====== Entries supplied
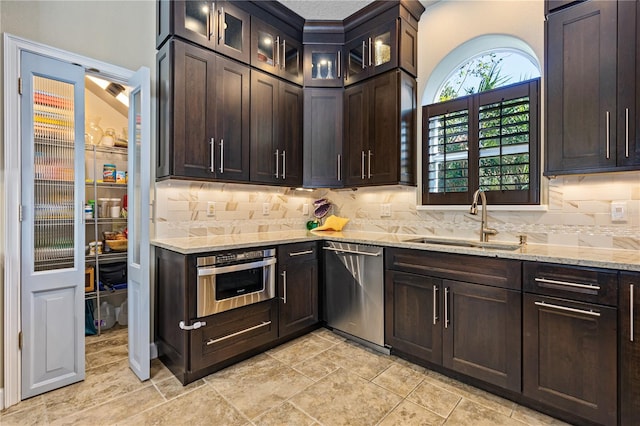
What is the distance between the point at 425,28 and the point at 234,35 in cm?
============
====== Entries supplied
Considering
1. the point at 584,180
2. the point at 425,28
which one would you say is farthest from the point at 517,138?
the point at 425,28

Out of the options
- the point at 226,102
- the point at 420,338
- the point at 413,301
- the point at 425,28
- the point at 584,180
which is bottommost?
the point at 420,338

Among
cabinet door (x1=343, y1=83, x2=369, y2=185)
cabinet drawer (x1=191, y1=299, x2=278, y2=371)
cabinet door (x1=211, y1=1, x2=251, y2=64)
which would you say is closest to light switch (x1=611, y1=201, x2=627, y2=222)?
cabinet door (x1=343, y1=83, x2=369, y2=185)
============
====== Entries supplied
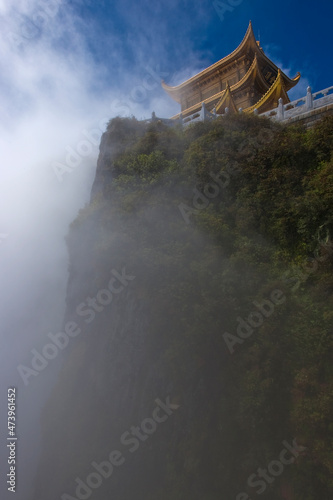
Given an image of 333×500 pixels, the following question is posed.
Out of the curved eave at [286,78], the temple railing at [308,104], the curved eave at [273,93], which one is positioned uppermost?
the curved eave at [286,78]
============
Your goal:
Pick out each line in the records above that contains the word "eave" and copy it.

Complete response:
Out of the curved eave at [286,78], the temple railing at [308,104], the curved eave at [273,93], which one is positioned uppermost?
the curved eave at [286,78]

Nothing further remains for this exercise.